First, she makes a case for “translocalisation” as the most recent phase in urbanisation, which, she suggests, Lefebvre did not think of or imagine would occur. For Bertuzzo, translocal is not simply being somewhere else than one’s home, or being in-between, or being in two places at once. Rather it connotes a way of reading the world as a place where one’s permanence in a locality is temporary and devising translocal tactics as an integral part of one’s life (p. 277–279). The second way in way in which the term translocal furthers Lefebvre’s ideas is in reference to Lefebvre’s ideas on “transduction”. Given his insistence on concrete abstractions, for Lefebvre, transduction implies an incessant loop of feedback between reality and theory, which could help introduce invention and knowledge in order to imagine and actualise an utopia—an urban revolution. Bertuzzo, drawing on Lefebvre’s ideas of the urban revolution and transduction, uses the concept of “translocalisation” to elucidate how people-on-the-move dwell-in-movement and in turn produce a differential space. The ways in which this differential space is produced, she suggests, could provide translocal tools of resistance in the face of capitalist domination and precarity. Thus, the book hopes to open up avenues for existing forms of praxis (such as activism) geographically, which otherwise find themselves geographically restricted by the splintering of geographies. What these tools look like, however, remains illusory in the book.
I will end with a few questions that the book brought forth for me—questions that could probably open up new avenues for thinking about contemporary forms of urbanisation, movement of people across geographies for livelihoods and the emergence of different forms of cohabitations. These are also questions that sprout in the book but are left somewhat unexplored. And they are primarily about relations. First, the book performs the work of describing the lives of the people-on-the-move. These are hard lives, and yet, as the book shows, people devise strategies to work with and around these hardships by dwelling-in-movement. But what kind of relations of cohabitation emerge in this dwelling-in-movement and what do they look like? What is the nature of these archipelagic relations? What kind of conceptual devices of cohabitations emerge in these translocal stories and cities? And how do they connect with concepts that could help project the utopian quest for right to the city? Second, the book is about people’s movement for byabasha. The later seems to figure in the book as an end point for this movement rather than as a moment in the movement, and hence often lies outside the forms of cohabitation elucidated in the book. What is the relationship between byabasha that these migrants engage in and the dwelling-in-movement? How are production spaces related to the differential forms of cohabitation and the production of differential spaces? Third, the book suggests that translocalised people partake, if mentally, of events occurring simultaneously in distinct and distant spaces, which results in the reconfiguration of the perception of time and space (p. 248).

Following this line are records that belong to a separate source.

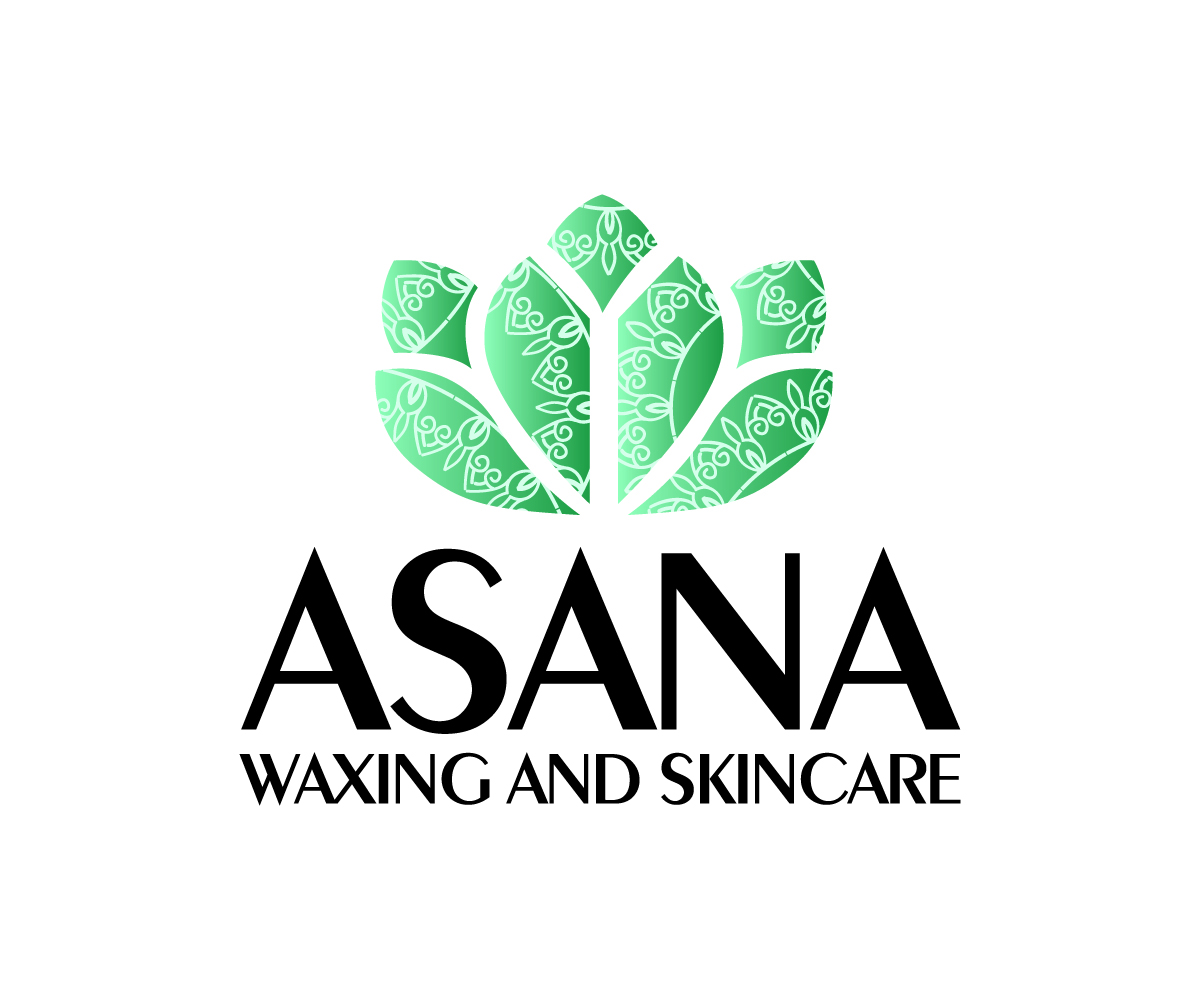 Logo Design by cheandriehuman23 for this project | Design #4212940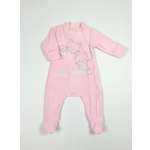 Комбинезон Luneva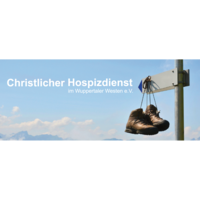 Christl. Hospizdienst im Wuppertaler Westen e.V.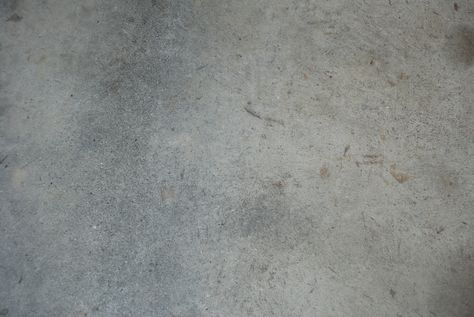 10 Free Concrete Textures; Cracked and Grunge Textures | Sycha Web Design & Development Concrete Floor Texture, Rubber Carpet, Beaumont Tiles, Floor Texture, Ivy Hill Tile, Concrete Texture, Wood Look Tile, Flooring Materials, Grunge Textures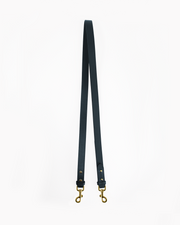 Dark Blue strap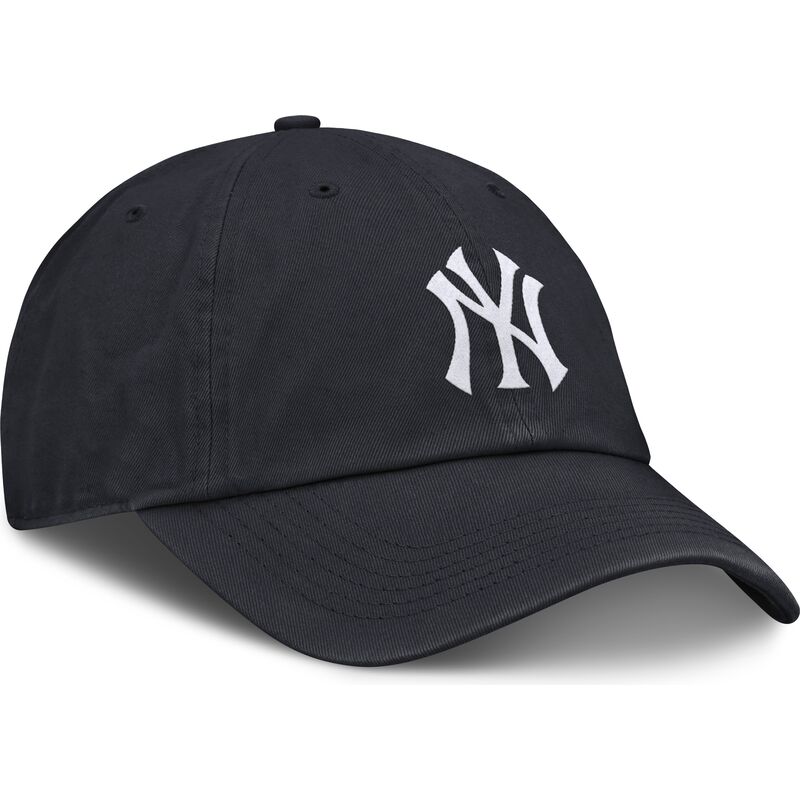 gorra-curva-azul-marino-ajustable-para-nino-club-unstructured-organic-cotton-de-new-york-yankees-mlb-de-nike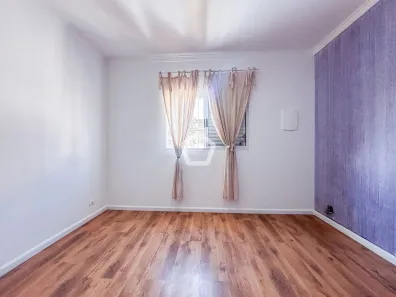 Casa com 3 Quartos à venda, 164m² no Jardim Piratininga, São Paulo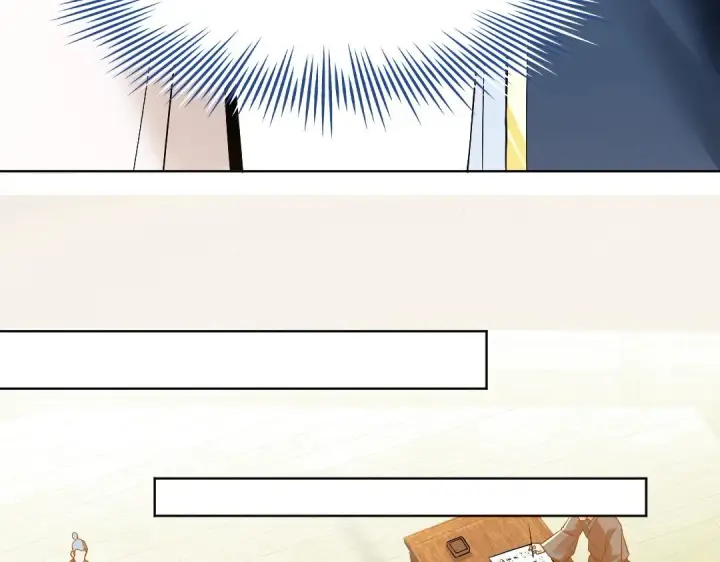 《再不死我就真无敌了》第7话 我站在巨人肩膀上！图10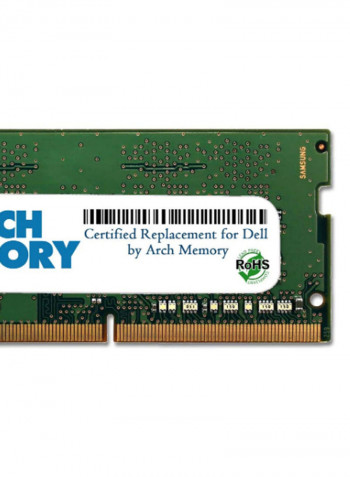 Replacement Memory RAM 8GB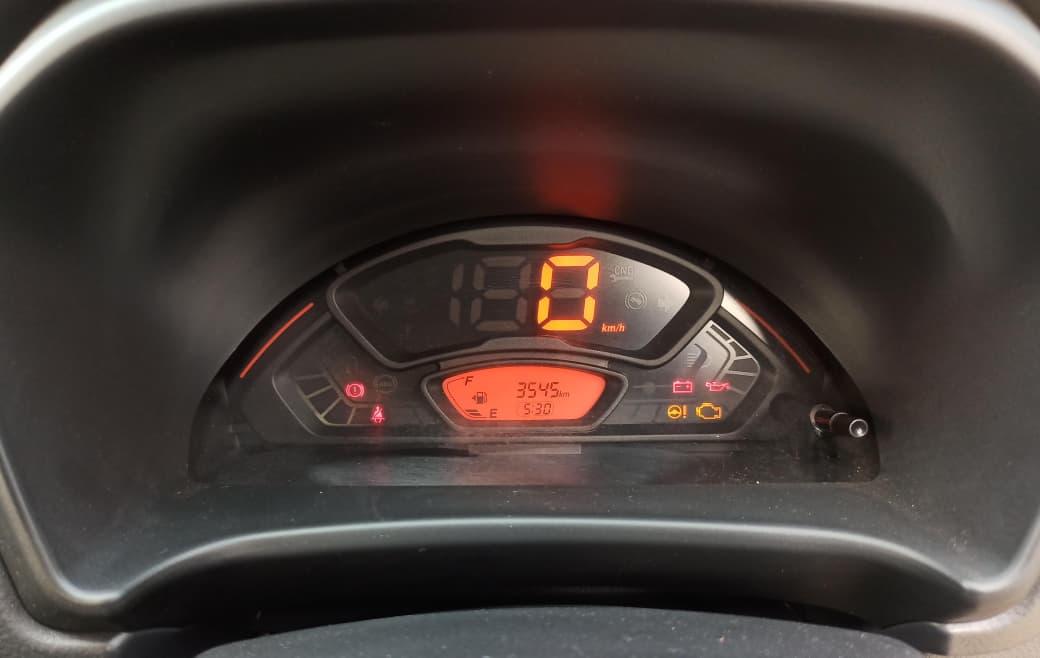 यूज़्ड 2023 मारुति सुजुकी अल्टो के10, Balaramapuram, Thiruvananthapuram 10 यूज़्ड 2023 मारुति सुजुकी अल्टो के10, Balaramapuram, Thiruvananthapuram 10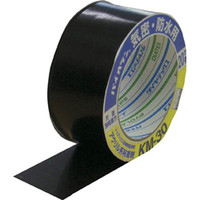 気密防水テープ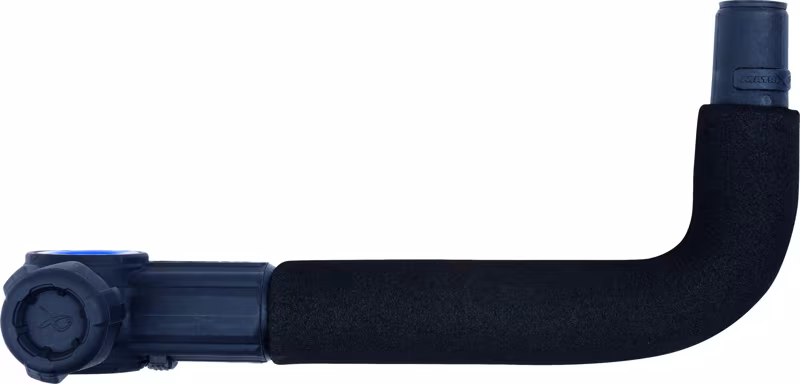 Matrix 3D-R Protector Bar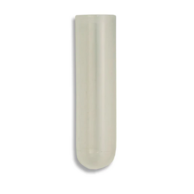 Sample Vials - 30mL Polypropylene, 25mm x 95mm (500/kit) (SP5178H)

But what are the details of this reconfigured (dissected and fragmented) time and (vectorised) space of translocalisation? What is their relationship to the dominant order of things (such as capitalism), wherein movement too is a norm? Is this relationship of interruption, multiplication or bypassing? And what are the mechanics of it? Despite these questions, Bertuzzo’s book is a must-read for scholars engaging with questions of labour, migration and cities.